• [What the exercise asks]:
Wherever the line with "jQuery(this).closest('form').submit();" sits in the listing below, transcribe from it up to and including the line with "<!-- Generator: Adobe", exactly, and leave the remaining lines out.

• [Entries shown]:
================

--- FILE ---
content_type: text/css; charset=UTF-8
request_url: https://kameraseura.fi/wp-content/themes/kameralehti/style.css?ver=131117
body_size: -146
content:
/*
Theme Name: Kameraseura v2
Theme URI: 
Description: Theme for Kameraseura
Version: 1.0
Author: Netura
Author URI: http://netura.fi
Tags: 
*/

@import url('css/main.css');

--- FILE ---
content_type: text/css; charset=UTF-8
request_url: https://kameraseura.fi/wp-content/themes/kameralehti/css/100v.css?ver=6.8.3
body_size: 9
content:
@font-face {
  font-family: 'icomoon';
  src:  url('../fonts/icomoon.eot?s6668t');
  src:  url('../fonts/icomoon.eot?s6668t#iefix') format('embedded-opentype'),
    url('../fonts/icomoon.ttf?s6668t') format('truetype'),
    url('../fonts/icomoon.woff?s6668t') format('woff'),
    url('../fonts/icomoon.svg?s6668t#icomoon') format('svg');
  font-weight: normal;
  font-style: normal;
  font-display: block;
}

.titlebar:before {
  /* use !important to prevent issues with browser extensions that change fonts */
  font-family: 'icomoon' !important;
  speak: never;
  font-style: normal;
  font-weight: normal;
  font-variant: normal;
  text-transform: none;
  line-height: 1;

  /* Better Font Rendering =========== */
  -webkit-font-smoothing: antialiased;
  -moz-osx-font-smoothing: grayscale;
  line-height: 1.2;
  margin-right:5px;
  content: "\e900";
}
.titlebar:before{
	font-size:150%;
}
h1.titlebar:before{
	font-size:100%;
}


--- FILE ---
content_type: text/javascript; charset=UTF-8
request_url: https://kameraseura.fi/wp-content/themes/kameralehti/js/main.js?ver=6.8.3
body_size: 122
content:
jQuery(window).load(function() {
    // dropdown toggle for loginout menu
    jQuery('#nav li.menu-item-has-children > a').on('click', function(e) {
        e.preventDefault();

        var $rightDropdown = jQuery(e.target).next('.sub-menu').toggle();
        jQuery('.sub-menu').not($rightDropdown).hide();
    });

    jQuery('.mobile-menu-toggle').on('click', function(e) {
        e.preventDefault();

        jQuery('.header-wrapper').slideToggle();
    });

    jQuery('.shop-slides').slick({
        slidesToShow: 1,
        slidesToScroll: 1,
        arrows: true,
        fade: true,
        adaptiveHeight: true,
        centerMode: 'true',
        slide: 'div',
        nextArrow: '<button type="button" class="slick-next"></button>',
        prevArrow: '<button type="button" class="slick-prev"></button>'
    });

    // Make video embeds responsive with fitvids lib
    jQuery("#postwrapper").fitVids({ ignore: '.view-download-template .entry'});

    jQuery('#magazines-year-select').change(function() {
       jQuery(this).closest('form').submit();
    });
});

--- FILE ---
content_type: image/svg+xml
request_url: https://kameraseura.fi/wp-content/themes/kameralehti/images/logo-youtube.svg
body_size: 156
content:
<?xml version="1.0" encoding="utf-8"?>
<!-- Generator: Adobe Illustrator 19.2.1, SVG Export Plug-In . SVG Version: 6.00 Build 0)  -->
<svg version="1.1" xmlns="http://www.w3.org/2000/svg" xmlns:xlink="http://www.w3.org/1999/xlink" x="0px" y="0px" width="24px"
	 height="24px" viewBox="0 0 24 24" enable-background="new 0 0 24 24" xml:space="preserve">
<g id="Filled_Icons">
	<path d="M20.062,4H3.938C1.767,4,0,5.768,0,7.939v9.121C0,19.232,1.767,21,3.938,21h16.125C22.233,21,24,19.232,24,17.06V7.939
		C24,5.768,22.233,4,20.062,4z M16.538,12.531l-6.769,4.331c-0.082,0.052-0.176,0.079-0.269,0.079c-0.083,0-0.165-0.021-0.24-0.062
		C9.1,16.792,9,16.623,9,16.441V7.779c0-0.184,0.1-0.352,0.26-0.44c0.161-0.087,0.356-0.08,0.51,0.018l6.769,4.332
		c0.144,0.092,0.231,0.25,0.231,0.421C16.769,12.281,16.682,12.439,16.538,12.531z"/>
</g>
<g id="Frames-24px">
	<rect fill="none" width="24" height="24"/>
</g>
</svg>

================

• [Solution to the exercise]:
       jQuery(this).closest('form').submit();
    });
});

--- FILE ---
content_type: image/svg+xml
request_url: https://kameraseura.fi/wp-content/themes/kameralehti/images/logo-youtube.svg
body_size: 156
content:
<?xml version="1.0" encoding="utf-8"?>
<!-- Generator: Adobe Illustrator 19.2.1, SVG Export Plug-In . SVG Version: 6.00 Build 0)  -->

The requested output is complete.